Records
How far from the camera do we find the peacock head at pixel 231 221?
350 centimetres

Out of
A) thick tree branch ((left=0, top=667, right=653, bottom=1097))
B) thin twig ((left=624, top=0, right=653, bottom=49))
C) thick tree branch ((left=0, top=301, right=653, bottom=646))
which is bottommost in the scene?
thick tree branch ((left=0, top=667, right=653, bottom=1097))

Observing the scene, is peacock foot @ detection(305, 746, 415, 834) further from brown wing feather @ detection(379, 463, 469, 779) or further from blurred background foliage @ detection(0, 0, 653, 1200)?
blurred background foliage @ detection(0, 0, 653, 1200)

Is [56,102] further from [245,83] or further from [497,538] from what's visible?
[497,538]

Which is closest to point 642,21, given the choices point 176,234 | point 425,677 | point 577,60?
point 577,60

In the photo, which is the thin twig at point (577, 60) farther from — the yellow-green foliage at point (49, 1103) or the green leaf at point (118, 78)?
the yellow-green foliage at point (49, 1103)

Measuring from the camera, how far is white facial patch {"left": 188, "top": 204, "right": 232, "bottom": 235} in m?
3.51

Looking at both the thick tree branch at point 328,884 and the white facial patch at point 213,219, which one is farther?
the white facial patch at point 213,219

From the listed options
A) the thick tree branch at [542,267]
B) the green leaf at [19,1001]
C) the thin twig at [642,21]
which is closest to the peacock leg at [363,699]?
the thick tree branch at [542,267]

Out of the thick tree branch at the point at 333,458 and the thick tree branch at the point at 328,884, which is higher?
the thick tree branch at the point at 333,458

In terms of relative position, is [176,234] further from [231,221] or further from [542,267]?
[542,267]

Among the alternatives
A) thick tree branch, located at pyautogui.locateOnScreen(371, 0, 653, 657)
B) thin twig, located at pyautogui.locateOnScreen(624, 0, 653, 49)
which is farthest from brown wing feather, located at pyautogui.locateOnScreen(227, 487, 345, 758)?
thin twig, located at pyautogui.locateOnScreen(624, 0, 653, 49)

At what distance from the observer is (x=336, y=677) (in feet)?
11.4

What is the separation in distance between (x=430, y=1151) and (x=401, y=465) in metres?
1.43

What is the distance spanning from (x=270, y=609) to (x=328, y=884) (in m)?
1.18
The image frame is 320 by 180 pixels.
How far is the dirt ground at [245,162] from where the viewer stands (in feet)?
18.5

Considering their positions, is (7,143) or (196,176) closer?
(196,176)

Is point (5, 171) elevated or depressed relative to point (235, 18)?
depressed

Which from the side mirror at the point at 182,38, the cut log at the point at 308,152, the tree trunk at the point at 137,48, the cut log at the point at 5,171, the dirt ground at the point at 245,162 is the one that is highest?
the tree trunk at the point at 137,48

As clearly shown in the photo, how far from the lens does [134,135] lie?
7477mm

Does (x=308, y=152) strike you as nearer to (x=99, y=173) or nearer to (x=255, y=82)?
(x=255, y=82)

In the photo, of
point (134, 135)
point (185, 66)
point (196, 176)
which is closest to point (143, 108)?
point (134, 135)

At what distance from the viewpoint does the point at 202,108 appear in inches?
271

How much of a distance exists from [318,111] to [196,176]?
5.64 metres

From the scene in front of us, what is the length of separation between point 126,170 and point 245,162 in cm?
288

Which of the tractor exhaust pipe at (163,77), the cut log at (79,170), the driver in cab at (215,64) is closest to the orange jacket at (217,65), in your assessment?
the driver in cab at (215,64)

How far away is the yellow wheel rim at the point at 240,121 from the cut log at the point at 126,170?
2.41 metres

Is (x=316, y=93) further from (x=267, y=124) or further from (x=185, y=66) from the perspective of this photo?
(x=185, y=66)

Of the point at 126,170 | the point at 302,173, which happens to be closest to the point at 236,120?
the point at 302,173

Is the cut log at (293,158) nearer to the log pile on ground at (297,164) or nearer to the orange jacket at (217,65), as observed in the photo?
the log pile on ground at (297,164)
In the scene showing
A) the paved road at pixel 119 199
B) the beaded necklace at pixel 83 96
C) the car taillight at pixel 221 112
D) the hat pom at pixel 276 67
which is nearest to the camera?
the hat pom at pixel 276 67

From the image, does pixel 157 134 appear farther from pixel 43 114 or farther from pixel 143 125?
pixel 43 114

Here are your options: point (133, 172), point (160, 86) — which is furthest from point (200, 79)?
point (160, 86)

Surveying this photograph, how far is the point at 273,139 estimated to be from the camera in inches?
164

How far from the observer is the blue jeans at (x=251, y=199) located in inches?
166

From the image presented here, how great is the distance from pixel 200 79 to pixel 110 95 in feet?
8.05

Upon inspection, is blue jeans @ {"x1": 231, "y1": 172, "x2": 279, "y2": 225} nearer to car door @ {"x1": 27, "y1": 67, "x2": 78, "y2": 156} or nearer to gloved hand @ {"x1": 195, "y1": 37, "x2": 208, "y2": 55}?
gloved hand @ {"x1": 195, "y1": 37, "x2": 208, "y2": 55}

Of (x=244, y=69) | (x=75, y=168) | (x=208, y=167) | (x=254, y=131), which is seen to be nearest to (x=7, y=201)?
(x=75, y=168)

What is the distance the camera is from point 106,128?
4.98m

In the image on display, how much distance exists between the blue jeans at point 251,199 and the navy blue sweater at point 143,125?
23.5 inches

#### TASK INSTRUCTIONS
Copy the records above exactly as they appear.

#### ANSWER TO THIS TASK
How far from the camera do we find the peacock head at pixel 231 221?
350 centimetres

Out of
A) thick tree branch ((left=0, top=667, right=653, bottom=1097))
B) thin twig ((left=624, top=0, right=653, bottom=49))
C) thick tree branch ((left=0, top=301, right=653, bottom=646))
which is bottommost in the scene?
thick tree branch ((left=0, top=667, right=653, bottom=1097))

Observing the scene, is peacock foot @ detection(305, 746, 415, 834) further from brown wing feather @ detection(379, 463, 469, 779) or further from blurred background foliage @ detection(0, 0, 653, 1200)?
blurred background foliage @ detection(0, 0, 653, 1200)

Is [56,102] further from [245,83] or further from [497,538] from what's visible?
[497,538]

Which is closest to point 642,21, given the choices point 176,234 | point 425,677 | point 577,60?
point 577,60

In the photo, which is the thin twig at point (577, 60) farther from — the yellow-green foliage at point (49, 1103) or the green leaf at point (118, 78)?
the yellow-green foliage at point (49, 1103)

Measuring from the camera, how far is white facial patch {"left": 188, "top": 204, "right": 232, "bottom": 235} in m?
3.51

Looking at both the thick tree branch at point 328,884 and the white facial patch at point 213,219, which one is farther?
the white facial patch at point 213,219

From the listed options
A) the thick tree branch at [542,267]
B) the green leaf at [19,1001]
C) the thin twig at [642,21]
which is closest to the peacock leg at [363,699]?
the thick tree branch at [542,267]

Out of the thick tree branch at the point at 333,458 and the thick tree branch at the point at 328,884, which is higher?
the thick tree branch at the point at 333,458

In terms of relative position, is [176,234] further from [231,221] or further from [542,267]?
[542,267]

Among the alternatives
A) thick tree branch, located at pyautogui.locateOnScreen(371, 0, 653, 657)
B) thin twig, located at pyautogui.locateOnScreen(624, 0, 653, 49)
which is farthest from brown wing feather, located at pyautogui.locateOnScreen(227, 487, 345, 758)?
thin twig, located at pyautogui.locateOnScreen(624, 0, 653, 49)

At what distance from the observer is (x=336, y=677) (in feet)?
11.4

What is the separation in distance between (x=430, y=1151) and (x=401, y=465) in metres?
1.43

What is the distance spanning from (x=270, y=609) to (x=328, y=884) (in m)?
1.18
The image frame is 320 by 180 pixels.
How far is the dirt ground at [245,162] from where the viewer stands (in feet)?
18.5

Considering their positions, is (7,143) or (196,176) closer?
(196,176)

Is point (5, 171) elevated or depressed relative to point (235, 18)?
depressed

Which from the side mirror at the point at 182,38, the cut log at the point at 308,152, the tree trunk at the point at 137,48, the cut log at the point at 5,171, the dirt ground at the point at 245,162 is the one that is highest?
the tree trunk at the point at 137,48

As clearly shown in the photo, how far from the lens does [134,135] lie?
7477mm

Does (x=308, y=152) strike you as nearer to (x=99, y=173) or nearer to (x=255, y=82)?
(x=255, y=82)

In the photo, of
point (134, 135)
point (185, 66)
point (196, 176)
which is closest to point (143, 108)?
point (134, 135)

At what distance from the viewpoint does the point at 202,108 appear in inches?
271

How much of a distance exists from [318,111] to [196,176]?
5.64 metres

From the scene in front of us, what is the length of separation between point 126,170 and point 245,162 in cm?
288

Which of the tractor exhaust pipe at (163,77), the cut log at (79,170), the driver in cab at (215,64) is closest to the orange jacket at (217,65), in your assessment?
the driver in cab at (215,64)

How far away is the yellow wheel rim at the point at 240,121 from the cut log at the point at 126,170?
2.41 metres

Is (x=316, y=93) further from (x=267, y=124) or further from (x=185, y=66) from the perspective of this photo?
(x=185, y=66)

Of the point at 126,170 | the point at 302,173, which happens to be closest to the point at 236,120?
the point at 302,173

Is the cut log at (293,158) nearer to the log pile on ground at (297,164) or nearer to the orange jacket at (217,65), as observed in the photo?
the log pile on ground at (297,164)
In the scene showing
A) the paved road at pixel 119 199
B) the beaded necklace at pixel 83 96
C) the car taillight at pixel 221 112
D) the hat pom at pixel 276 67
which is nearest to the camera?
the hat pom at pixel 276 67

From the image, does pixel 157 134 appear farther from pixel 43 114 or farther from pixel 143 125?
pixel 43 114

Here are your options: point (133, 172), point (160, 86) — which is furthest from point (200, 79)?
point (160, 86)

Surveying this photograph, how far is the point at 273,139 estimated to be from the camera in inches?
164

How far from the observer is the blue jeans at (x=251, y=199) located in inches?
166

From the image presented here, how great is the distance from pixel 200 79 to pixel 110 95 in feet?
8.05

Upon inspection, is blue jeans @ {"x1": 231, "y1": 172, "x2": 279, "y2": 225} nearer to car door @ {"x1": 27, "y1": 67, "x2": 78, "y2": 156} or nearer to gloved hand @ {"x1": 195, "y1": 37, "x2": 208, "y2": 55}?
gloved hand @ {"x1": 195, "y1": 37, "x2": 208, "y2": 55}

Of (x=244, y=69) | (x=75, y=168) | (x=208, y=167) | (x=254, y=131), which is seen to be nearest to (x=7, y=201)?
(x=75, y=168)

What is the distance the camera is from point 106,128?
4.98m

In the image on display, how much distance exists between the blue jeans at point 251,199 and the navy blue sweater at point 143,125?
23.5 inches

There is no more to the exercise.